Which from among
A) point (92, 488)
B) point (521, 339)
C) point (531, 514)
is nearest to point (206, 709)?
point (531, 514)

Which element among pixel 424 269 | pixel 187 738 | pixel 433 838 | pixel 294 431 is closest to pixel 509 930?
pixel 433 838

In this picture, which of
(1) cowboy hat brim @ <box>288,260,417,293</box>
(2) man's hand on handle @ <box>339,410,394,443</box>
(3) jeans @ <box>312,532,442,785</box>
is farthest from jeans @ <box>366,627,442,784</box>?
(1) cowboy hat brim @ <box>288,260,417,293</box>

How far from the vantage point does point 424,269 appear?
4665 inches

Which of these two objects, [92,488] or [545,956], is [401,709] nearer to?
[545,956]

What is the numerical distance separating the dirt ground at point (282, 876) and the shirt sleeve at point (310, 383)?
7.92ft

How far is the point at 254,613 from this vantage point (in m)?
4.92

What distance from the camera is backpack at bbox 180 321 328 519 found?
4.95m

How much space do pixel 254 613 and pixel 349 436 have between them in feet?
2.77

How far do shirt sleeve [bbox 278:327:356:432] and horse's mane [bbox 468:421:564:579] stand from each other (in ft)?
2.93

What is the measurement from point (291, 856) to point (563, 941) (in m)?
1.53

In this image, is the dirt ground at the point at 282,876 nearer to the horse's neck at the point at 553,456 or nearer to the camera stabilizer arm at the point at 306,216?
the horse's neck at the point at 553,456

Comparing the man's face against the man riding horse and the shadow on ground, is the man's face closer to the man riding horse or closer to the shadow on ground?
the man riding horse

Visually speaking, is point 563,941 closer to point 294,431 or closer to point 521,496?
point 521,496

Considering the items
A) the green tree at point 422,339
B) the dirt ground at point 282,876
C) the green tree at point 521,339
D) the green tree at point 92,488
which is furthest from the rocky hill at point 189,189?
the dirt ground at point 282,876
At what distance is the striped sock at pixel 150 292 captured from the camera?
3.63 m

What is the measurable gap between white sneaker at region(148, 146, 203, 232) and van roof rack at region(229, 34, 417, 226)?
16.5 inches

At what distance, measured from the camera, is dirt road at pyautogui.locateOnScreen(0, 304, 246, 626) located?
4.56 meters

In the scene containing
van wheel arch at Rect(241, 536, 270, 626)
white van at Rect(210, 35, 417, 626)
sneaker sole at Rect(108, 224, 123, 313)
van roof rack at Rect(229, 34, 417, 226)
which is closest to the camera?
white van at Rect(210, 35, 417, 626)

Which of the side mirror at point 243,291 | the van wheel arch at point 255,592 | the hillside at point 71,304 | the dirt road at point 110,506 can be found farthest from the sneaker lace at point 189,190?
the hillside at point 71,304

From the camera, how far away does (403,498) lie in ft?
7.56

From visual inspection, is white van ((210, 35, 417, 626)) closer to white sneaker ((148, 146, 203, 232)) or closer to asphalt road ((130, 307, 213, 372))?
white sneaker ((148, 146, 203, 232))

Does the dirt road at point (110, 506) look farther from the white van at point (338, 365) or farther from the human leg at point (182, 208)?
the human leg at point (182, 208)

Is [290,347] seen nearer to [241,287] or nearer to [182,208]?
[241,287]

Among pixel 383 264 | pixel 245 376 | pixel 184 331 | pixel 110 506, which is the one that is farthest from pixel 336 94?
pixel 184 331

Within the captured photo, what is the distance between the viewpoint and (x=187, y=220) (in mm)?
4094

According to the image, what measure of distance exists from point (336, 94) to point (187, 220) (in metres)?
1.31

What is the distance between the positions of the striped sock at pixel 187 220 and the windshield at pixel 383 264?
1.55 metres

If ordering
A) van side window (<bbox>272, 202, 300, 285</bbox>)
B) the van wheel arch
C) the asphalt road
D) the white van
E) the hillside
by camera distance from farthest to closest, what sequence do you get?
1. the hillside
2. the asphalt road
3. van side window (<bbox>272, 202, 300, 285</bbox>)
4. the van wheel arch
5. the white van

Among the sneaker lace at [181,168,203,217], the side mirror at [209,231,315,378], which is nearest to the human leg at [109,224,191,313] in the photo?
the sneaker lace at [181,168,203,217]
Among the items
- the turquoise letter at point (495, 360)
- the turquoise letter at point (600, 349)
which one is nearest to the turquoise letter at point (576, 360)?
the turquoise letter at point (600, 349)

··········

What to do:
Return all of the above records exactly, leaving no line out.

Task response:
Which from among
A) point (92, 488)
B) point (521, 339)
C) point (531, 514)
is nearest to point (206, 709)?
point (531, 514)

Which element among pixel 424 269 | pixel 187 738 | pixel 433 838 | pixel 294 431 is closest to pixel 509 930?
pixel 433 838

In this picture, which of
(1) cowboy hat brim @ <box>288,260,417,293</box>
(2) man's hand on handle @ <box>339,410,394,443</box>
(3) jeans @ <box>312,532,442,785</box>
is farthest from jeans @ <box>366,627,442,784</box>?
(1) cowboy hat brim @ <box>288,260,417,293</box>

How far from the vantage point does point 424,269 appear?
4665 inches

Which of these two objects, [92,488] or [545,956], is [401,709] nearer to?
[545,956]

What is the numerical distance separating the dirt ground at point (282, 876) and the shirt sleeve at point (310, 383)?
7.92ft

How far is the point at 254,613 from this vantage point (in m)?
4.92

What distance from the camera is backpack at bbox 180 321 328 519 found?
4.95m

How much space do pixel 254 613 and pixel 349 436 have between them in feet?
2.77

How far do shirt sleeve [bbox 278:327:356:432] and horse's mane [bbox 468:421:564:579] stand from each other (in ft)?
2.93

What is the measurement from point (291, 856) to point (563, 941) (in m)?
1.53

In this image, is the dirt ground at the point at 282,876 nearer to the horse's neck at the point at 553,456 or nearer to the camera stabilizer arm at the point at 306,216?
the horse's neck at the point at 553,456

Comparing the man's face against the man riding horse and the shadow on ground, is the man's face closer to the man riding horse or closer to the shadow on ground?
the man riding horse

Visually speaking, is point 563,941 closer to point 294,431 or closer to point 521,496?
point 521,496

Considering the items
A) the green tree at point 422,339
B) the dirt ground at point 282,876
C) the green tree at point 521,339
D) the green tree at point 92,488
which is furthest from the rocky hill at point 189,189?
the dirt ground at point 282,876
At what distance is the striped sock at pixel 150 292 captured from the camera?
3.63 m

What is the measurable gap between white sneaker at region(148, 146, 203, 232) and van roof rack at region(229, 34, 417, 226)?
16.5 inches

At what distance, measured from the camera, is dirt road at pyautogui.locateOnScreen(0, 304, 246, 626) located?
4.56 meters

In the scene containing
van wheel arch at Rect(241, 536, 270, 626)
white van at Rect(210, 35, 417, 626)
sneaker sole at Rect(108, 224, 123, 313)
van roof rack at Rect(229, 34, 417, 226)
which is closest to the camera?
white van at Rect(210, 35, 417, 626)

Which of the side mirror at point 243,291 | the van wheel arch at point 255,592 | the hillside at point 71,304 | the dirt road at point 110,506 can be found farthest from the sneaker lace at point 189,190?
the hillside at point 71,304

From the camera, how far away does (403,498) lie in ft?
7.56

From visual inspection, is white van ((210, 35, 417, 626)) closer to white sneaker ((148, 146, 203, 232)) or closer to asphalt road ((130, 307, 213, 372))?
white sneaker ((148, 146, 203, 232))

Does the dirt road at point (110, 506) look farther from the white van at point (338, 365) or farther from the human leg at point (182, 208)?
the human leg at point (182, 208)

Is [290,347] seen nearer to [241,287] or nearer to [182,208]?
[241,287]

Among pixel 383 264 | pixel 245 376 | pixel 184 331 | pixel 110 506, which is the one that is farthest from pixel 336 94?
pixel 184 331

Within the captured photo, what is the distance between the viewpoint and (x=187, y=220) (in mm)?
4094

According to the image, what measure of distance exists from point (336, 94) to point (187, 220) (in metres)?
1.31

What is the distance between the positions of the striped sock at pixel 187 220 and the windshield at pixel 383 264?
1.55 metres

If ordering
A) van side window (<bbox>272, 202, 300, 285</bbox>)
B) the van wheel arch
C) the asphalt road
D) the white van
E) the hillside
by camera distance from farthest to closest, what sequence do you get?
1. the hillside
2. the asphalt road
3. van side window (<bbox>272, 202, 300, 285</bbox>)
4. the van wheel arch
5. the white van

Among the sneaker lace at [181,168,203,217], the side mirror at [209,231,315,378], which is nearest to the human leg at [109,224,191,313] in the photo?
the sneaker lace at [181,168,203,217]
Among the items
- the turquoise letter at point (495, 360)
- the turquoise letter at point (600, 349)
which one is nearest to the turquoise letter at point (576, 360)?
the turquoise letter at point (600, 349)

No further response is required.